Polish football referee (born 1973)

Marcin Borski (born 13 April 1973) is a Polish football referee. He has been a Polish top division referee since 1999 and on the FIFA referees list since 2006. He was the only Polish referee nominated for UEFA Euro 2012.

Borski has served as a referee in international competitions, including the 2010 and 2014 World Cup qualifiers.

He used to work as stock exchange analyst for Warsaw Stock Exchange and Ministry of Treasure of Republic of Poland before becoming full-
time professional referee in 2008.

In April 2008 he became participant of UEFA Talents Programme, special mentoring programme aimed to develop young, promising referees.

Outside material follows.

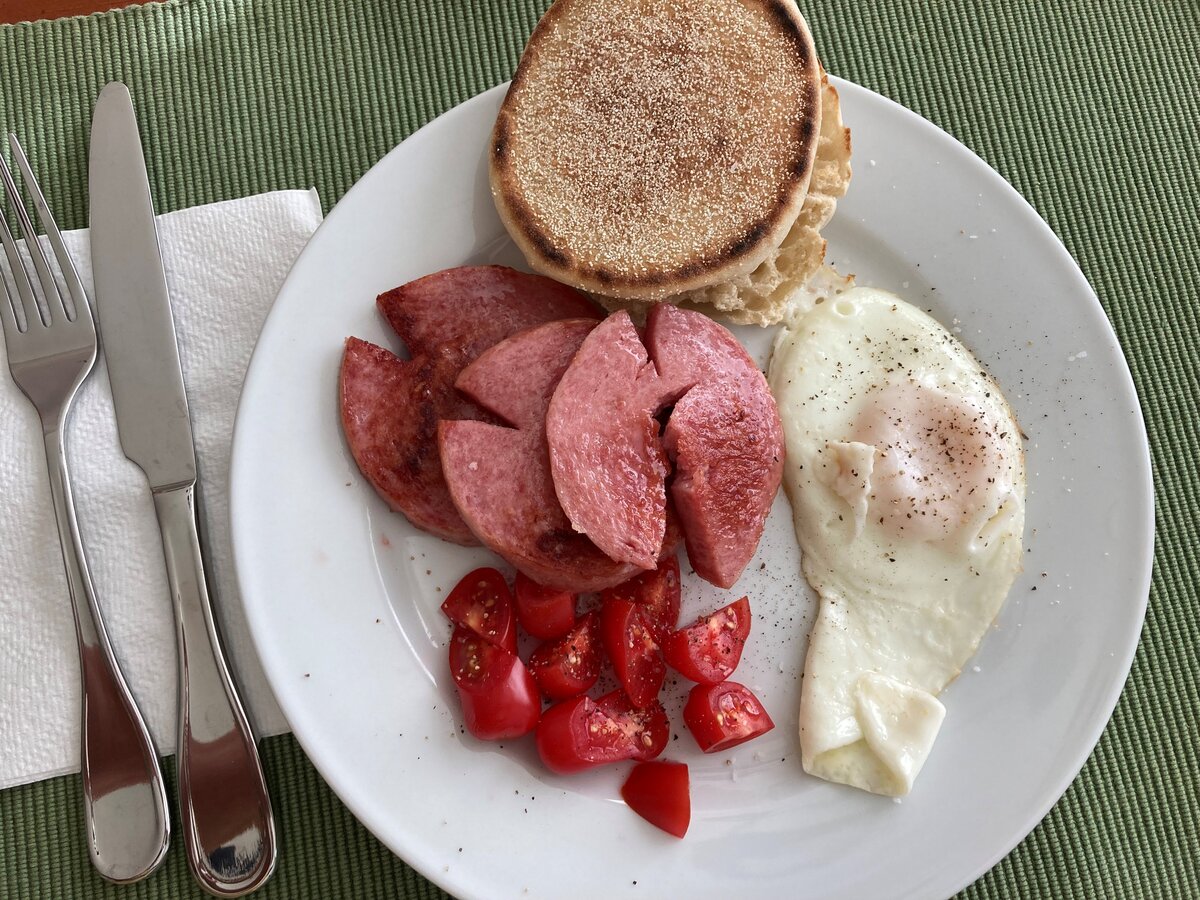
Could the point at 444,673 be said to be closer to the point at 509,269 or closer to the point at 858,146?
the point at 509,269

He participated in this programme for two consecutive years.

In April 2009 he was chosen by 'Pilka Nozna" magazine as the best referee of 2008/09 season of Polish top division.
In December 2011 he was nominated by UEFA to be fourth official during the UEFA Euro 2012 tournament. At the same time he was promoted to UEFA Elite Development category of referees.